You can follow the action, as it happens!

Click on the title below, then follow the link to....

SPOVE'S ONLINE CAMPAIGN


----------



## Jodo Kast (Jul 26, 2002)

Cthulu and I are playing in a message board game run by the most excellent DM Spove.  I think it would make for an interesting Story Hour.  Cthulu, may I suggest that Spove do a weekly story hour update?  Or perhaps he can assign the task to his players (us), and we can alternate update duties, writing from our character's point of view?


----------



## Malessa (Jul 27, 2002)

DM Cthulu... too lazy to log Malessa out and log back in as myself...

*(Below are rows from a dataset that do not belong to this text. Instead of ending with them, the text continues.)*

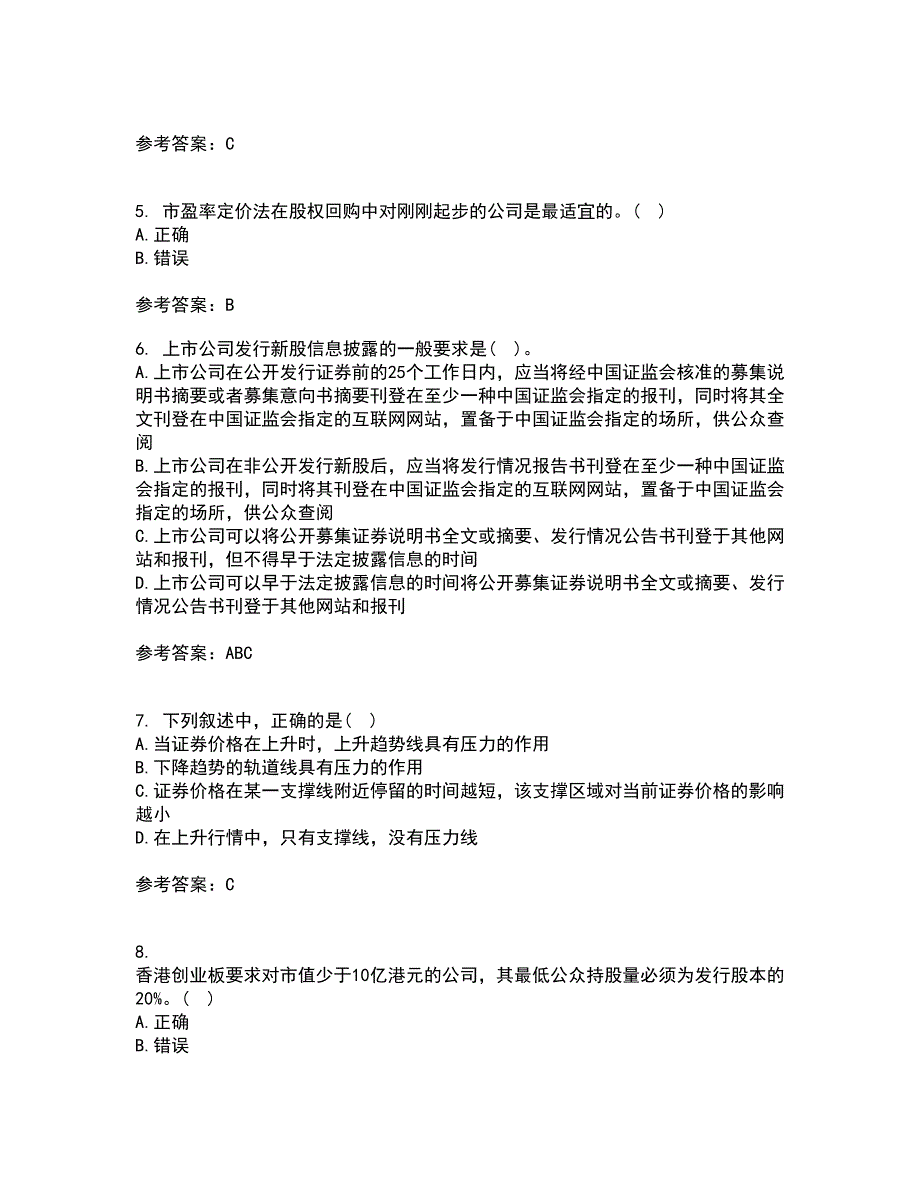 参考答案：C

5. 市盈率定价法在股权回购中对刚刚起步的公司是最适宜的。（ ）
A.正确
B.错误

参考答案：B

6. 上市公司发行新股信息披露的一般要求是（ ）。
A.上市公司在公开发行证券前的25个工作日内，应当将经中国证监会核准的募集说明书摘要或者募集意向书摘要刊登在至少一种中国证监会指定的报刊，同时将其全文刊登在中国证监会指定的互联网网站，置备于中国证监会指定的场所，供公众查阅
B.上市公司在非公开发行新股后，应当将发行情况报告书刊登在至少一种中国证监会指定的报刊，同时将其刊登在中国证监会指定的互联网网站，置备于中国证监会指定的场所，供公众查阅
C.上市公司可以将公开募集证券说明书全文或摘要、发行情况公告书刊登于其他网站和报刊，但不得早于法定披露信息的时间
D.上市公司可以早于法定披露信息的时间将公开募集证券说明书全文或摘要、发行情况公告书刊登于其他网站和报刊

参考答案：ABC

7. 下列叙述中，正确的是（ ）
A.当证券价格在上升时，上升趋势线具有压力的作用
B.下降趋势的轨道线具有压力的作用
C.证券价格在某一支撑线附近停留的时间越短，该支撑区域对当前证券价格的影响越小
D.在上升行情中，只有支撑线，没有压力线

参考答案：C

8.
香港创业板要求对市值少于10亿港元的公司，其最低公众持股量必须为发行股本的20%。（ ）
A.正确
B.错误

I shall suggest it to Spove.  Although, between DM'ing the RttToEE campaign and writing its story hour, playing in Spove's online campaign, playing in your core campaign, the few-and-far-between After Dinner Encounters, and school, work, husband and father... I think my "In Basket" is a bit overfull.


----------



## Jodo Kast (Aug 2, 2002)

I'll write it up from Bale's POV if Spove doesn't have the time.


----------



## threshel (Aug 9, 2002)

*Bump...and a compliment.*

I have been impressed with the excellent dialog and grasp of character.  No stereotypes here.
It's making me put extra effort into my rogue, who will hopefully join you soon.



J


----------



## Malessa (Aug 21, 2002)

Never know what to expect from you fella's, keep it up, makes good reading!!


----------



## Malessa (Aug 31, 2002)

Hey Jodo, DM CthuluFtaghn wants me to do a character sketch of Melden and Bale, when you all were in the dark alley.  Is there any requests or specifics I should know about Bale that you would like me to add to the sketch? Or would you rather I do your's seperate with the icky spiders, tee hee.....?


----------



## Jodo Kast (Aug 31, 2002)

I picture Bale as looking like the Noah Wyle guy from ER, when he had a beard.  I looked online real quick, and if you go to  http://hometown.aol.com/noahw26/pictures3.html and scroll to the bottom picture there is one with him and a beard.  Maybe that helps?


----------